## [CHALLENGE]
From the narration script on sets and subsets, reproduce verbatim the passage from "One thing, then" up to and including "all the combinations.".

35. MEDIUM SHOT: NARRATOR IN FRONT OF NEUTRAL BACKGROUND

         NARRATOR (CONTINUING)

      First lets consider some small sets and their subsets.  If you
      have a set with only one thing in it, there are two possible
      subsets: the original set with one thing in it and the
      empty set, which you will recall is the name for a set with
      nothing in it.

36. ANIMATION A-2





         NARRATOR (CONTINUING)
      This animation is cycling through these two options. 
      One thing, then nothing.  Or if you prefer, nothing,
      then one thing.  The sphere is the one object, and
      we use red to show not being in the set and green to
      show being in the set.  Just like red means stop and
      green means go at a traffic light, here red means "no"
      and green means "yes."

      So far with this example it is no problem to just breeze
      through all the combinations.

37. ANIMATION A-3





         NARRATOR (CONTINUING)

## [LISTED RECORDS]
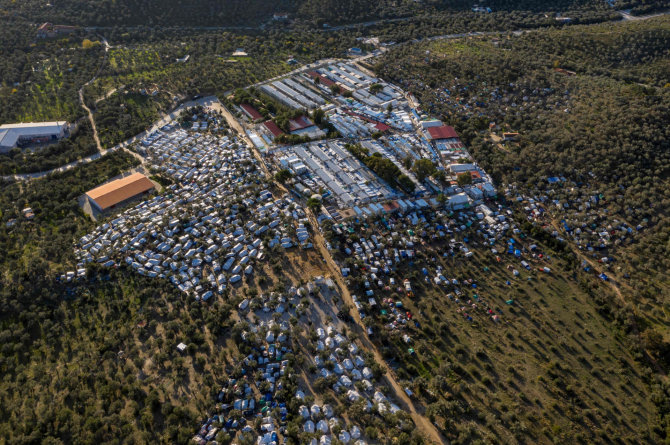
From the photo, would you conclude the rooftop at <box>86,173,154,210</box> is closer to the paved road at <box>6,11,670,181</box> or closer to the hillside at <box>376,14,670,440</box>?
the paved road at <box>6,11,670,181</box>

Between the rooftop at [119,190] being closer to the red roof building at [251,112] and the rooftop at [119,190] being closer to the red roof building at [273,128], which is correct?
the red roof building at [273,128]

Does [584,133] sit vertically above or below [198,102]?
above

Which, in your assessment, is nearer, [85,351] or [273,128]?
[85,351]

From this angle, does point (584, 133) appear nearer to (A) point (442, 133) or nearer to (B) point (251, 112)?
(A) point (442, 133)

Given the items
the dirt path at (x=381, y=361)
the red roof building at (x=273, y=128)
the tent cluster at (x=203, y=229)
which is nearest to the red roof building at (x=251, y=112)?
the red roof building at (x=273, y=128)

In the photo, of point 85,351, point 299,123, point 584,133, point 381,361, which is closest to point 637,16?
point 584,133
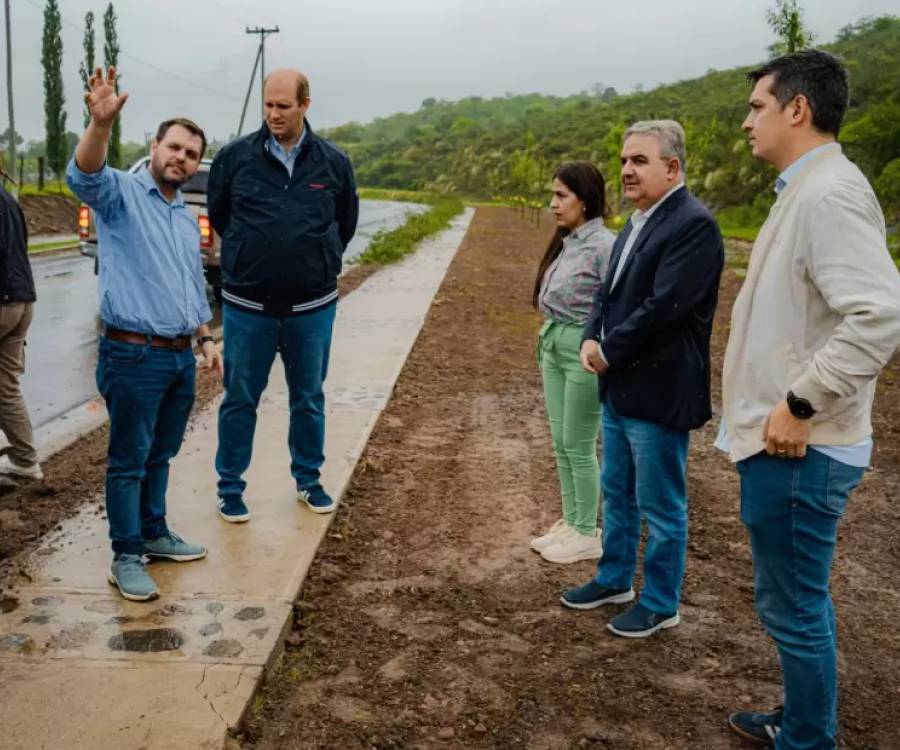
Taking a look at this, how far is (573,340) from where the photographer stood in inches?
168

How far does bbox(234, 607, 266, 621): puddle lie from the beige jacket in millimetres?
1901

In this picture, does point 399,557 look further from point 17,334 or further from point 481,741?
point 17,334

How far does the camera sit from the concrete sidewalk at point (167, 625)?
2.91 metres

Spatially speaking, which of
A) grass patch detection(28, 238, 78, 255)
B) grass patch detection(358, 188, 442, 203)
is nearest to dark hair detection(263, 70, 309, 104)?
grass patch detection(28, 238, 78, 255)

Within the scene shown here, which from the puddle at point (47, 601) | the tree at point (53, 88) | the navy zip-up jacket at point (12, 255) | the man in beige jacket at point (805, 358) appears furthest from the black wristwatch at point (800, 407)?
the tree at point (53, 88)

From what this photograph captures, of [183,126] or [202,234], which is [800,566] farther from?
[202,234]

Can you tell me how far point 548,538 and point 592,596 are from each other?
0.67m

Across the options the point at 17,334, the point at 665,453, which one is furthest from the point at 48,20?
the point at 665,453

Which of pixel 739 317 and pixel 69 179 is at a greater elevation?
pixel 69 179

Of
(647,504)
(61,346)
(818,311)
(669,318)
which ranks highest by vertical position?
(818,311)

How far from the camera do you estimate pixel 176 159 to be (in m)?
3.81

## [FULL OUTPUT]
One thing, then nothing.  Or if you prefer, nothing,
      then one thing.  The sphere is the one object, and
      we use red to show not being in the set and green to
      show being in the set.  Just like red means stop and
      green means go at a traffic light, here red means "no"
      and green means "yes."

      So far with this example it is no problem to just breeze
      through all the combinations.